과제 설명: "Which entry among"라는 문구가 든 줄에서 시작해 기록의 마지막 줄까지, 양 끝 줄을 포함해 한 글자도 바꾸지 말고 그대로 출력해 주세요.

***

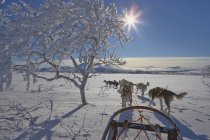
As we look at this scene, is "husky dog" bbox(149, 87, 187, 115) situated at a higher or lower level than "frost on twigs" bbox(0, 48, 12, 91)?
lower

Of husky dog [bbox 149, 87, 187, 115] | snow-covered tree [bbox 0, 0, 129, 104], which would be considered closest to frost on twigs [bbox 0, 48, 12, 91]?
snow-covered tree [bbox 0, 0, 129, 104]

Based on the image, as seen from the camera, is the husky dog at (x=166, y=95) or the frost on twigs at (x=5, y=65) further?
the husky dog at (x=166, y=95)

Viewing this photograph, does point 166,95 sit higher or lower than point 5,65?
lower

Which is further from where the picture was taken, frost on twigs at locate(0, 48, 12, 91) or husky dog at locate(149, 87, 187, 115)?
husky dog at locate(149, 87, 187, 115)

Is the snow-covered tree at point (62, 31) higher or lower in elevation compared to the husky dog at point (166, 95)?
higher

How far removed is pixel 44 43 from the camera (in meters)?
14.8

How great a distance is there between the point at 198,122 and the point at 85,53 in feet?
22.5

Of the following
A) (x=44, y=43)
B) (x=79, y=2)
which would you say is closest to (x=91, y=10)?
(x=79, y=2)

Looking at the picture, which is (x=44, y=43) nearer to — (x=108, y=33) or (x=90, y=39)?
(x=90, y=39)

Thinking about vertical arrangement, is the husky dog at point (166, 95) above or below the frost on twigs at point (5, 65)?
below

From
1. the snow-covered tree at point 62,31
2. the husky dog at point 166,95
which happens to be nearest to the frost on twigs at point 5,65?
the snow-covered tree at point 62,31

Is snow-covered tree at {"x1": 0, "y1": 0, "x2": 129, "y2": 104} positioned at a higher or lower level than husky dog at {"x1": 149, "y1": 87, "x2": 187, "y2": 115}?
higher

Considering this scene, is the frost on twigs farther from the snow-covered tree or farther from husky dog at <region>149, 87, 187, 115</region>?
husky dog at <region>149, 87, 187, 115</region>

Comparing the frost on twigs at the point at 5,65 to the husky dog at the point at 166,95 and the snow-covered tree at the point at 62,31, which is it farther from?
the husky dog at the point at 166,95
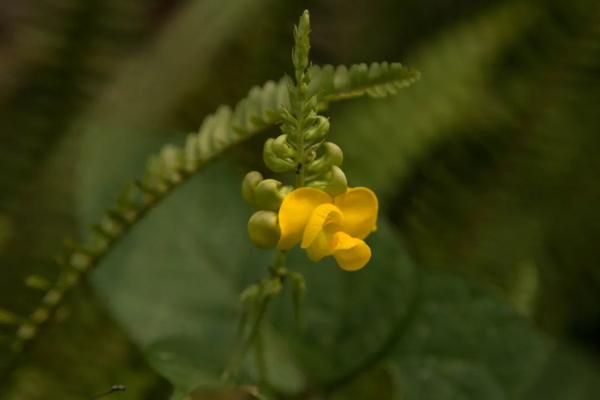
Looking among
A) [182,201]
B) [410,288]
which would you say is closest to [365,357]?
[410,288]

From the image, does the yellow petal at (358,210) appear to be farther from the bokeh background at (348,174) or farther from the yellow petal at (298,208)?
the bokeh background at (348,174)

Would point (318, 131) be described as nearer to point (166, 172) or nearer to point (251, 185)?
point (251, 185)

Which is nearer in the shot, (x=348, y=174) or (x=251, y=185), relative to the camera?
(x=251, y=185)

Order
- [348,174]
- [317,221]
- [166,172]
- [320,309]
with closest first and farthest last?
[317,221] < [166,172] < [320,309] < [348,174]

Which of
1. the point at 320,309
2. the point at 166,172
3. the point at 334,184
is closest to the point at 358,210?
the point at 334,184

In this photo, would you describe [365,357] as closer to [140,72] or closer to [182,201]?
[182,201]

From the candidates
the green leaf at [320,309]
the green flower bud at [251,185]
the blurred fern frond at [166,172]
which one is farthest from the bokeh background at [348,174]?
the green flower bud at [251,185]

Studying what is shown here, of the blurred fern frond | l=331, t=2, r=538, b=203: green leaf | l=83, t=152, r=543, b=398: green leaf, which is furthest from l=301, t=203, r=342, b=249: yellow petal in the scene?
l=331, t=2, r=538, b=203: green leaf

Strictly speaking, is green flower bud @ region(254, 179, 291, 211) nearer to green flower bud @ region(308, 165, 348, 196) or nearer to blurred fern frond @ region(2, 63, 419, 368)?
green flower bud @ region(308, 165, 348, 196)
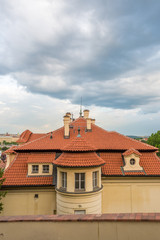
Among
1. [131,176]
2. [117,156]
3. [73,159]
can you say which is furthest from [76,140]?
[131,176]

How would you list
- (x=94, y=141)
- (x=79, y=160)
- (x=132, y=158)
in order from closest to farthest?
(x=79, y=160) → (x=132, y=158) → (x=94, y=141)

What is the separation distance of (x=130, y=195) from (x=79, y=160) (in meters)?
7.58

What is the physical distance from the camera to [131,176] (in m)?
16.2

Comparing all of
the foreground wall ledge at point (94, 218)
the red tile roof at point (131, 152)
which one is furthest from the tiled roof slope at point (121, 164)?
the foreground wall ledge at point (94, 218)

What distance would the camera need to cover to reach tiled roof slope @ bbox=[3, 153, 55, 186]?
15277mm

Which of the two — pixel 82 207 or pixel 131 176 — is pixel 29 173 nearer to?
pixel 82 207

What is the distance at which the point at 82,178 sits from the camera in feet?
43.7

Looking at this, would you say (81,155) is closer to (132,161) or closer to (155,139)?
(132,161)

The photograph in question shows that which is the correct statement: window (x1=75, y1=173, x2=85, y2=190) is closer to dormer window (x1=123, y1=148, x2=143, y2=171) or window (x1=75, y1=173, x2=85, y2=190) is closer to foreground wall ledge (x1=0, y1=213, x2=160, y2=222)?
dormer window (x1=123, y1=148, x2=143, y2=171)

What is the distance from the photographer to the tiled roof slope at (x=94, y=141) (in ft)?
58.2

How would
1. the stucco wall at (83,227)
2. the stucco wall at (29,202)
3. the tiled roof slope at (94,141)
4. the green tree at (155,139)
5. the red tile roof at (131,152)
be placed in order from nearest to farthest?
the stucco wall at (83,227)
the stucco wall at (29,202)
the red tile roof at (131,152)
the tiled roof slope at (94,141)
the green tree at (155,139)

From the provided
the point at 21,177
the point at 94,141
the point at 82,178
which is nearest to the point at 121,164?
the point at 94,141

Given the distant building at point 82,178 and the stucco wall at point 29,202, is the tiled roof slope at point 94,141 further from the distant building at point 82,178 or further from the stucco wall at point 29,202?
the stucco wall at point 29,202

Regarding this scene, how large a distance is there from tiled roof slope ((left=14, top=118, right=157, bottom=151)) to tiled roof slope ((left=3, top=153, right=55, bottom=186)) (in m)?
1.20
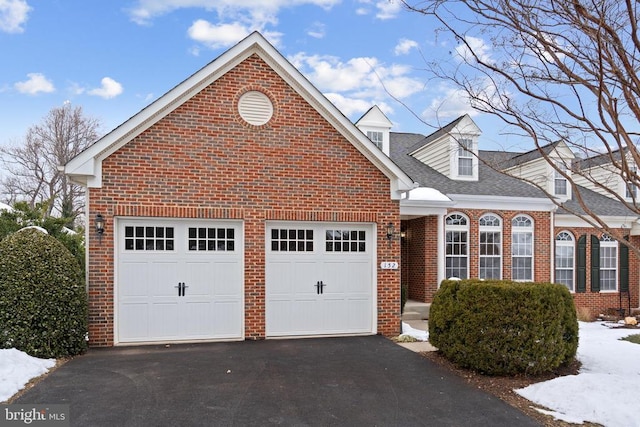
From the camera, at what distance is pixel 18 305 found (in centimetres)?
698

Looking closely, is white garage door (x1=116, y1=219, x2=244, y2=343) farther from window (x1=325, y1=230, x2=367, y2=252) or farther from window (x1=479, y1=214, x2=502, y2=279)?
window (x1=479, y1=214, x2=502, y2=279)

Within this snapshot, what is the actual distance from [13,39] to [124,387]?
627 inches

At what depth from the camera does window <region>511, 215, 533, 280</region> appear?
48.4 ft

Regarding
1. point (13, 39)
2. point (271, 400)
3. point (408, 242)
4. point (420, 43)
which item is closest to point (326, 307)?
point (271, 400)

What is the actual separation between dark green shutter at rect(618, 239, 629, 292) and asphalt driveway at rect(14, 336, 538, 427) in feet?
41.4

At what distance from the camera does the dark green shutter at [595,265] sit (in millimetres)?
15883

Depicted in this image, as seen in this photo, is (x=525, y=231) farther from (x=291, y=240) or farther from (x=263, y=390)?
(x=263, y=390)

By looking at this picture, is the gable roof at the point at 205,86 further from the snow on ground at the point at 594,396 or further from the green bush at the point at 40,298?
the snow on ground at the point at 594,396

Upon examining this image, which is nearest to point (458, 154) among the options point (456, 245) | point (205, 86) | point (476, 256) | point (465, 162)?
point (465, 162)

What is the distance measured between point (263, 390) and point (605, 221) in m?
15.7

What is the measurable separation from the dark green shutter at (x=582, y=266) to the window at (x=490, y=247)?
3.48 metres

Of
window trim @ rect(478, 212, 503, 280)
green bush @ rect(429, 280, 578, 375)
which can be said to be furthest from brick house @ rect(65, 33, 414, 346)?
window trim @ rect(478, 212, 503, 280)

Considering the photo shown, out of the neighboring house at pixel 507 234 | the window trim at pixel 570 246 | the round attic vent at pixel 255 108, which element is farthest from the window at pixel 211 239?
the window trim at pixel 570 246

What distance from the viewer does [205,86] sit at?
872 centimetres
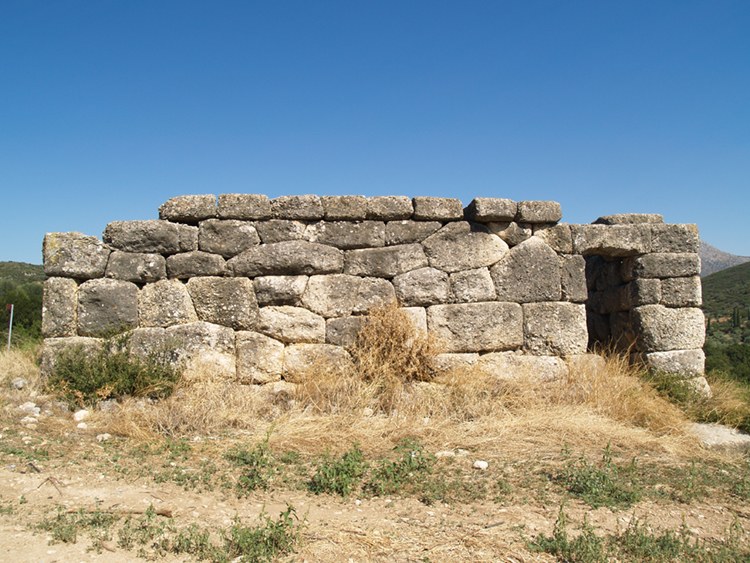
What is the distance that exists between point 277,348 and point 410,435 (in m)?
1.87

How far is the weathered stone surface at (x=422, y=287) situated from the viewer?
21.7ft

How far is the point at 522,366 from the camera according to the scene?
6688mm

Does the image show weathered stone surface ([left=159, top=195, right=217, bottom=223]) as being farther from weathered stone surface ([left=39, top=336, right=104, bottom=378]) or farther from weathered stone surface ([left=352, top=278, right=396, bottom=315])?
weathered stone surface ([left=352, top=278, right=396, bottom=315])

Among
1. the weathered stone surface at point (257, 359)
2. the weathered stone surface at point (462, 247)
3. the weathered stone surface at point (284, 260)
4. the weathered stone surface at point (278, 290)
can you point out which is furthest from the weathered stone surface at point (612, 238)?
the weathered stone surface at point (257, 359)

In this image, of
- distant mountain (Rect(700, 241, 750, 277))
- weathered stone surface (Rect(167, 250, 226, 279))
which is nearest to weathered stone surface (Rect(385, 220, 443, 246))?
weathered stone surface (Rect(167, 250, 226, 279))

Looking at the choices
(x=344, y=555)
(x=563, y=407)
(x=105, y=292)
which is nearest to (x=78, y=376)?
(x=105, y=292)

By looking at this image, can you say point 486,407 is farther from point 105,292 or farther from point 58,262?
point 58,262

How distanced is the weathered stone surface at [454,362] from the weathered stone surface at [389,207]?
1660mm

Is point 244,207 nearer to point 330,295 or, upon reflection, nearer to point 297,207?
point 297,207

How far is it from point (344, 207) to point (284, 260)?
904 mm

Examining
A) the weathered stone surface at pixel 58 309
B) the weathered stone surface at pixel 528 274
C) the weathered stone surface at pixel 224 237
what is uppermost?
the weathered stone surface at pixel 224 237

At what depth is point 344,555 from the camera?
3.17 metres

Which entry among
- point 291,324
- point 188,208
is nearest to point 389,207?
point 291,324

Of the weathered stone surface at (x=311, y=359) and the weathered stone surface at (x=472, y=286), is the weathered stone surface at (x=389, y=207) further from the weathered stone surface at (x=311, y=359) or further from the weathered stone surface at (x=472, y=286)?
the weathered stone surface at (x=311, y=359)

***

연습 답안:
Which entry among
- point 291,324
- point 188,208
is nearest to point 389,207?
point 291,324

Of the weathered stone surface at (x=311, y=359) and the weathered stone surface at (x=472, y=286), is the weathered stone surface at (x=389, y=207) further from the weathered stone surface at (x=311, y=359) or further from the weathered stone surface at (x=472, y=286)?
the weathered stone surface at (x=311, y=359)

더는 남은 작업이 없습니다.